→ Task objective
Copy each line of the records below that mentions the word "burst".

→ Material supplied
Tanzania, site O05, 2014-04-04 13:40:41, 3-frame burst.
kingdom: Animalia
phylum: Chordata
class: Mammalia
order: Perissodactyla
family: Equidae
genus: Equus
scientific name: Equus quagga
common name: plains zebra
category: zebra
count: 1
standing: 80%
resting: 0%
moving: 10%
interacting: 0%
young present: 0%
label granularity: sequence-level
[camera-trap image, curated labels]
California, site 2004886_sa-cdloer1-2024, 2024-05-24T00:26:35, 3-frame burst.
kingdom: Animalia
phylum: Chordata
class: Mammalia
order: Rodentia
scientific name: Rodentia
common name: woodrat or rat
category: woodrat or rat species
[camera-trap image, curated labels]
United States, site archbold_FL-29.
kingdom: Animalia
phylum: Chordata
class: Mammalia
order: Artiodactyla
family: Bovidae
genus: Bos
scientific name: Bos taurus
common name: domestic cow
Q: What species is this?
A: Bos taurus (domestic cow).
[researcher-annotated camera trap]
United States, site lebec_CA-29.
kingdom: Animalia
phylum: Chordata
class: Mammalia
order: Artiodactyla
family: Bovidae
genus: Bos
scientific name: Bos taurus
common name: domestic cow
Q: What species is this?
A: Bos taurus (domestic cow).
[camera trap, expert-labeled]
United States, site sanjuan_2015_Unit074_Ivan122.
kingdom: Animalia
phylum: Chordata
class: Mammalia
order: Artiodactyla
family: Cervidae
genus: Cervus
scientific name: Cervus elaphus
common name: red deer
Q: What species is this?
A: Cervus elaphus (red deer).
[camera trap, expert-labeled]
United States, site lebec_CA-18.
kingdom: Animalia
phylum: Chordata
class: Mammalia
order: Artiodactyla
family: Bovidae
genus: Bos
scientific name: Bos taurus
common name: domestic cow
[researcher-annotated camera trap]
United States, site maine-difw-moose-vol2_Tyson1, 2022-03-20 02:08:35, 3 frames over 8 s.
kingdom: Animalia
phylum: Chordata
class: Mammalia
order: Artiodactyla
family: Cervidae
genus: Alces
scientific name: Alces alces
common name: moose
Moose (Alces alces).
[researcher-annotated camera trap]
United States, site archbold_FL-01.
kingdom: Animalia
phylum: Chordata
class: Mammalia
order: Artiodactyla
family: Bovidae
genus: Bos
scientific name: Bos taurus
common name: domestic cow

→ Solution to the exercise
Tanzania, site O05, 2014-04-04 13:40:41, 3-frame burst.
California, site 2004886_sa-cdloer1-2024, 2024-05-24T00:26:35, 3-frame burst.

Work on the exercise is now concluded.